**Assigned task**
In the travel blog excerpt, what benefit of travel seminars does the writer name besides experiencing a new culture?

**Document segment**
After lunch at an outdoor event that reminded me of the county fair, we went to see the Christ the Redeemer statue. The road leading up to the top are wicked! You wind and weave back and forth like crazy! The statue was cool to see up close once, but I think it's one of those places that is actually probably better from far away. It's still fairly high above you when you are actually there, and so it is hard to see well, and you can't get far enough away from it to really be able to enjoy its grandeur. We had fun trying to get some group pictures, along with Jesus, but I think we were successful.

As a side note, if there are any students reading this blog, I would just encourage you to take as many travel seminars as possible. Besides the benefits of experiencing a new culture, you also get to interact with your professors outside of the classroom. It's really very interesting to see a different side of them. It's definitely an added bonus to these trips!

**Data excerpts**
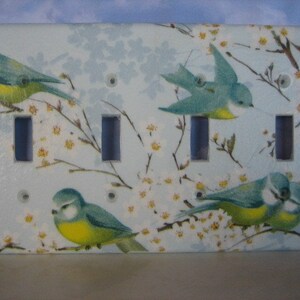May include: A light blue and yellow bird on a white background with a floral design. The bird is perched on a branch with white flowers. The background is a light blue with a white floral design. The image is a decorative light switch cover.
...
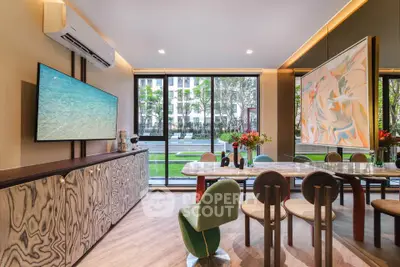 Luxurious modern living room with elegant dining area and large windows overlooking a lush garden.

**Exercise answer**
You get to interact with your professors outside of the classroom.